Мари молчала, стоически преодолевая
– Ну, хорошо, чего вы от меня хотите? – он немного раздражился и ее молчанием, и тем, что сам, по-видимому, никак не мог счесть тему в достаточной степени закрытой. – Хотите, поклянусь на «Paradise Lost», что Гертруда Зелле была расстреляна не из-за меня? Никакой двойной шпионки не было, потому что Гертруда Зелле, она же Мата Хари, была лишь запутавшейся женщиной, жаждавшей внимания к своей особе.
– Я читала ее письма, – повторила Машенька. – Она писала их сама себе. Она… специально попалась, потому что устала. А после того как «станцевала» вам, уже больше не могла жить с этой усталостью.
– Что ж, – заметил Ратленд, безуспешно оглядывавший, как назло, совершенно опустевшую улицу в поисках чего-нибудь похожего на такси, – давно известно, что гильотина – лучшее средство от головной боли…

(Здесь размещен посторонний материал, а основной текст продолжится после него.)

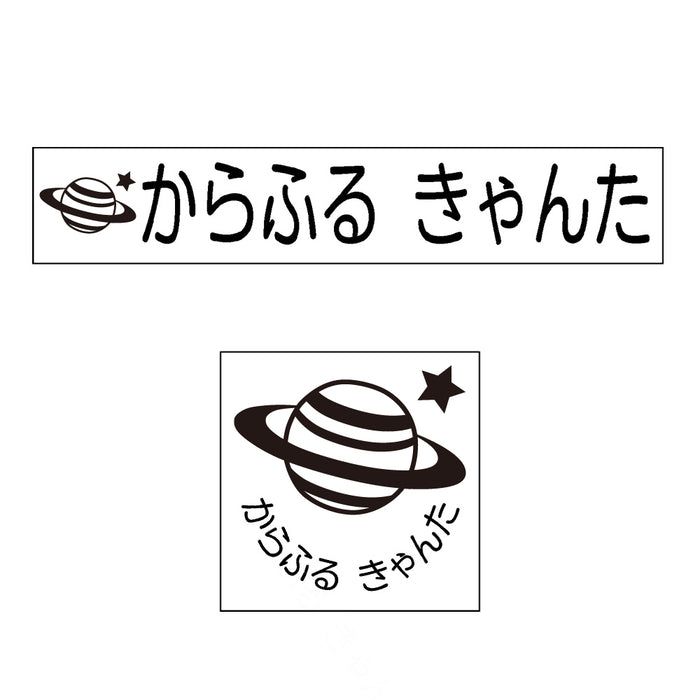 Name stamp (yokubari premium 22 piece set) planet 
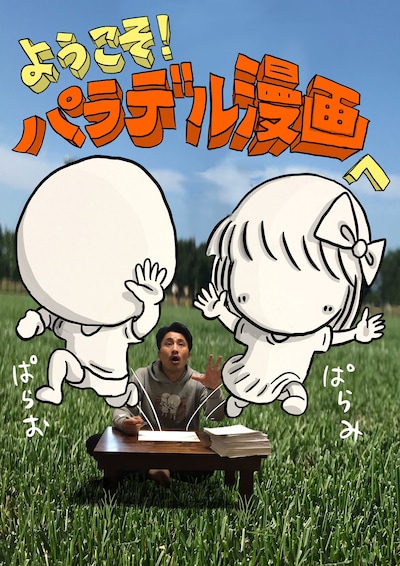 DVD「ようこそ！パラデル漫画へ」ジャケット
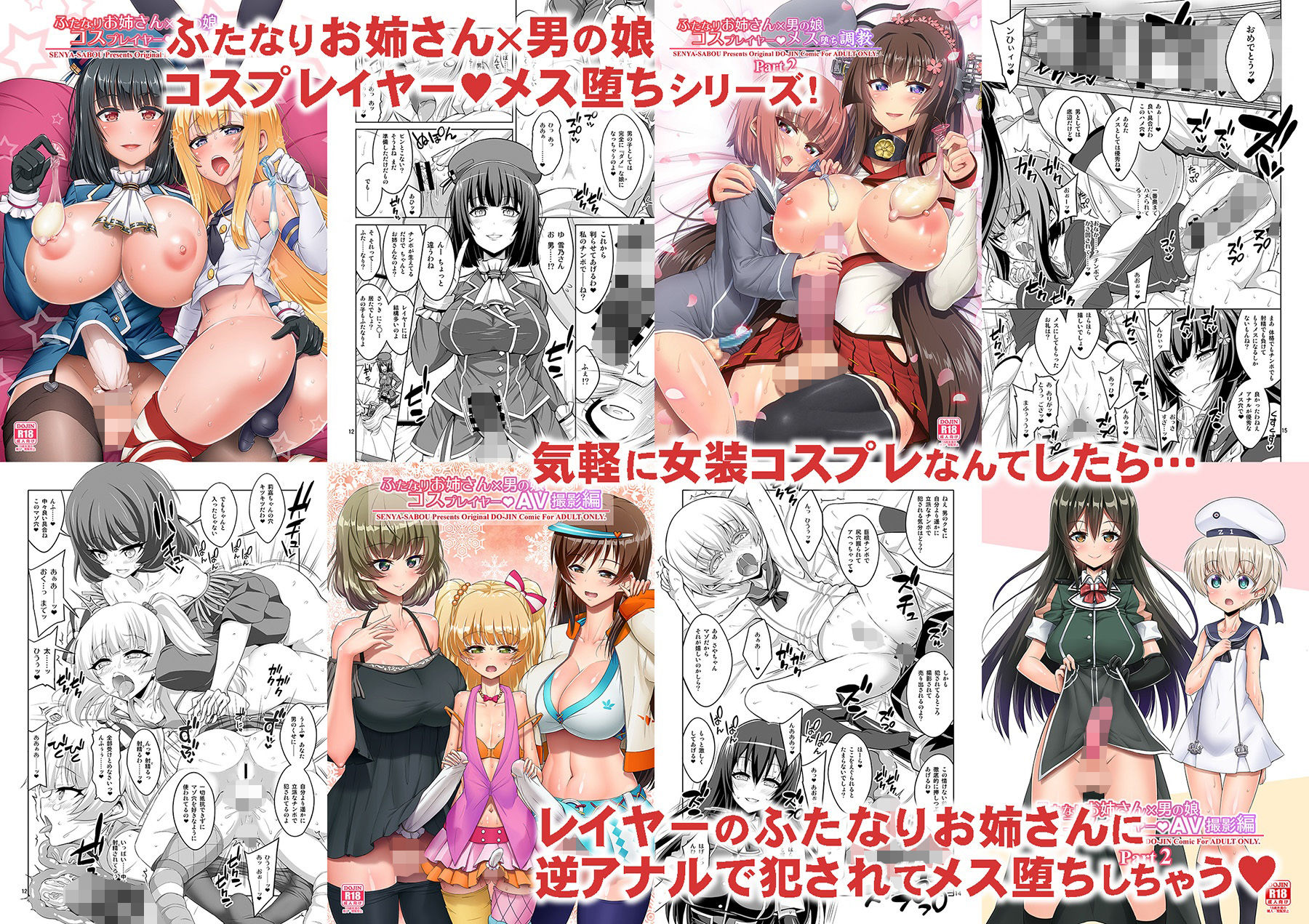 α・アルフライラ 千夜茶房 超おまとめパック 画像 8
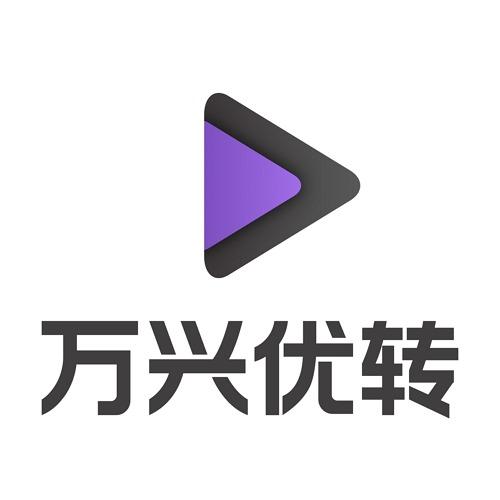 万兴优转手机版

Машенька почти влепила ему пощечину. Он поймал ее руку и, снова положив к себе на локоть, провел ее еще несколько шагов.
– …а расстрел – от сердечной, – методически довел он до завершения ужасную и не очень смешную шутку. – Дорогая мадемуазель Мари, неужели судьба свела нас вместе спустя столь многие годы, чтобы мы снова ссорились? Все было так хорошо. Кофе, клубника, Трастевере, прогулка и ваш милый сын. Почему между нами вдруг пробежала какая-то драная голландская кошка?
– Знаете… Винсент, – вдруг назвала своего бывшего дирижера по имени Мария. Она говорила теперь каким-то сдавленно-холодным голосом. – Да. Винсент. Война меня очень изменила. Великая война. Теперь я могу сознаться, что все эти годы было у меня большое желание: видеть вас тогда там, на Трубной. До самого конца. Видеть в каком-то пограничном состоянии – на грани смерти, истекающим кровью. Мы встретились, и я поняла, что это… были просто странные мечты, сформированные войной, медицинской службой. Но когда вы ведете себя так, как сейчас, я понимаю: дело не в войне и не во мне. Дело в вас. Мне понятно, почему многие хотят вас убить. Вам наплевать на себя и наплевать на всех. И хотя мужчинам свойственно думать, будто женщины любят вот так мотыльками лететь на безразличное обжигающее пламя, мы делаем это не потому, что мы такие дуры, а потому что в глубине души надеемся, что именно нам удастся это пламя обуздать, чтобы оно обогревало, а не бушевало по коврам и гардинам бессмысленной смертью. Но вы так говорите об этом, будто… это все только игра и шутка, всегда игра и шутка, ничего, кроме игры и шутки, и мне теперь кажется, будто внутри у вас вовсе ничего нет. Не понимаю, почему вы до сих пор не удалились на необитаемый остров посреди океана: я бы вам настоятельно рекомендовала это сделать.
К концу этой шокирующей тирады они дошли до Пьяцца ди Спанья и ненадолго разделились, обходя и разглядывая берниниевский фонтан Старой лодки. Уже совсем стемнело, и на площади зажглись фонари. Бывший дирижер перевел взгляд на бесконечные Испанские ступени.
– Увы, не могу позволить себе лежать с кокосом на пальмовом берегу, пока еще так многое не сделано, – ответил наконец Ратленд и, проигнорировав остальные признания Марии, продолжил непоследовательно: – Интересно, почему Scalinataсчитают самой длинной лестницей в Европе, если испанских ступеней всего сто тридцать восемь, а в Воронцовской лестнице в Одессе их двести? Однако, так или иначе, мне туда, – он указал наверх. – Давайте я все-таки посажу вас в такси – у меня еще целых десять минут.